By plain reading of the said Regulation it is clear that in case of inconsistency between the Regulations and the provisions of the Industrial Disputes Act, 1947, the State Act, the Workmen Compensation Act, 1923 and any other labour laws for the time being in force, if applicable to any any cooperative society or class of cooperative societies, to that extent Regulations shall be deemed to be inoperative. In other words, the inconsistent provisions contained in the Regulations shall be inoperative, not the provisions of the other statutes mentioned in the Regulation 103. The Tribunal in this regard correctly understood the Regulation but wrongly refused the relief on the ground that no reinstatement can be ordered on a regular employment in view of the provisions contained in the said Regulation.
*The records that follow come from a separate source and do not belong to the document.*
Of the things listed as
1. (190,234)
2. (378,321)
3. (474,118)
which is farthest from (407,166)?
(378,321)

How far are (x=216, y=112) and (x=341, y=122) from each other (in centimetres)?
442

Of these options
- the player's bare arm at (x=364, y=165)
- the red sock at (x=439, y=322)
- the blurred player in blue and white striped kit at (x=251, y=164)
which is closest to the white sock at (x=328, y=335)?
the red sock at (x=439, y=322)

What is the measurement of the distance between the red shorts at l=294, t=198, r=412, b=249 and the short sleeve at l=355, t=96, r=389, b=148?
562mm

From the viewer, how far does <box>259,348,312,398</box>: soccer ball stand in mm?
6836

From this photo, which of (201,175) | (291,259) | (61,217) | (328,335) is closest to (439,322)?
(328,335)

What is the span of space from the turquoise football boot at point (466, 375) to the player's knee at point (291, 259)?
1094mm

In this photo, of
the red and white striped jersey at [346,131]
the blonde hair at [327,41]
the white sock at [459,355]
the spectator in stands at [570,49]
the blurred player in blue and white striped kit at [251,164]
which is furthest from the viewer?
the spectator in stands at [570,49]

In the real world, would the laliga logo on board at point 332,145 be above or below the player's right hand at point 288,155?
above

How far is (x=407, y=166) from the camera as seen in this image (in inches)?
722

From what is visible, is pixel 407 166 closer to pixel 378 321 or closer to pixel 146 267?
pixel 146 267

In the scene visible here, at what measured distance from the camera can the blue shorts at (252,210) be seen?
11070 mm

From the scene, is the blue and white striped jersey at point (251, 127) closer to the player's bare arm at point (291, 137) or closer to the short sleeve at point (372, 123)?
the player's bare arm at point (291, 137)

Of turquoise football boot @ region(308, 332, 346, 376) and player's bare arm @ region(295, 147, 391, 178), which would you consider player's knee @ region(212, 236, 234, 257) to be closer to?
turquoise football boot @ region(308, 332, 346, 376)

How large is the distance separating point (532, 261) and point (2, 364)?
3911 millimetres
But the High Court read the Regulation otherwise and plainly misunderstood it in saying that if there is any inconsistency between the Regulations and the Industrial Disputes Act, 1947 and other labour laws for the time being in force the Regulations will prevail and the Industrial Disputes Act, 1947 and other labour laws shall be deemed to be inoperative. This misreading and wrong approach of the High Court resulted in wrong conclusion. In the view it took as to Regulation 103 the High Court proceeded to state that even if there was retrenchment in view of Regulation 5 of the Regulations the Labour Court was not competent to direct reinstatement of the appellant who was not recruited in terms of Regulation 5 because the Labour Court had to act within the ambit of law having regard to the Regulations by which the workman was governed. In this view the High Court declined relief to the appellant which in our view cannot be sustained. The Tribunal felt difficulty in ordering reinstatement as the appellant was not a regular employee.
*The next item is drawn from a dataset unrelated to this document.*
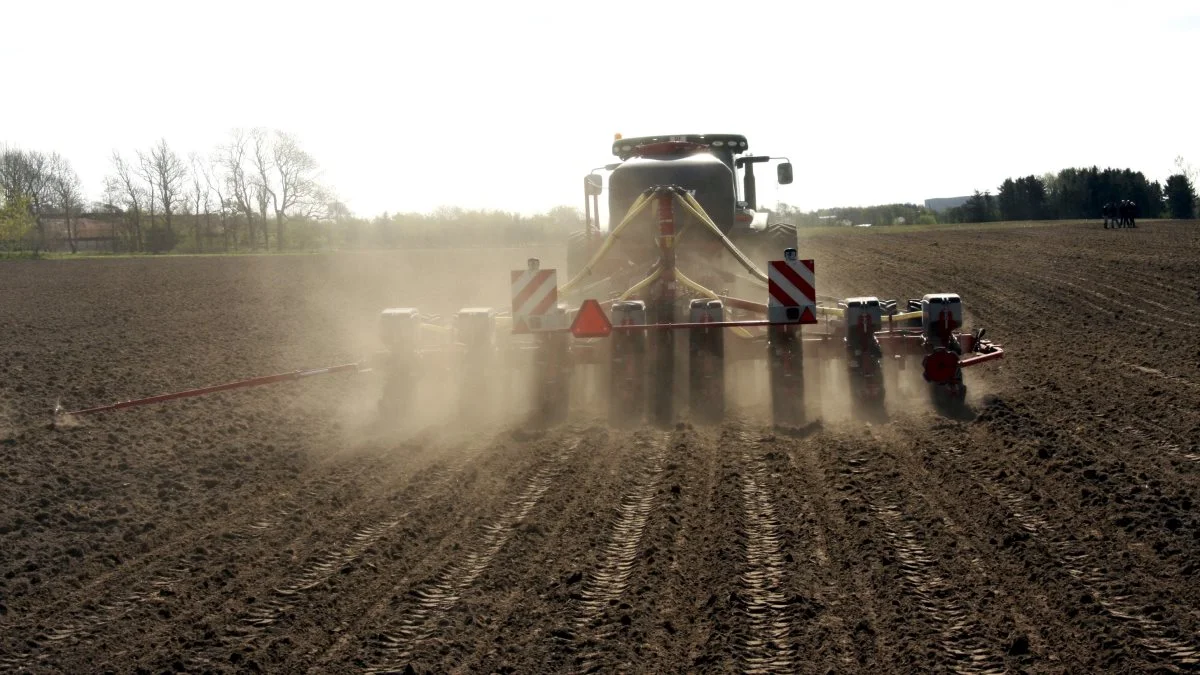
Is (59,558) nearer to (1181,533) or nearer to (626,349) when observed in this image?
(626,349)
The appellant ought to have been ordered to be reinstated in service once it was found that his services were illegally terminated in the post he was holding including its nature.

Thus in our opinion both the Tribunal as well as the High Court were not right and justified on facts and in law in refusing the relief of reinstatement of the appellant in service with back wages. But, however, having regard to the facts and circumstances of the case and taking note of the fact that the order of termination dates back to 19.7.1985 we think it just and appropriate in the interest of justice to grant back wages only to the extent of 50%.

In the result for what is stated above, we set aside the Award of the Tribunal and order of the High Court in regard to denial of relief of reinstatement of the appellant with back wages and direct his reinstatement in service as he then was on the date of termination of his services, with 50% back wages. This appeal is allowed accordingly in the terms stated above. The parties to bear their own costs.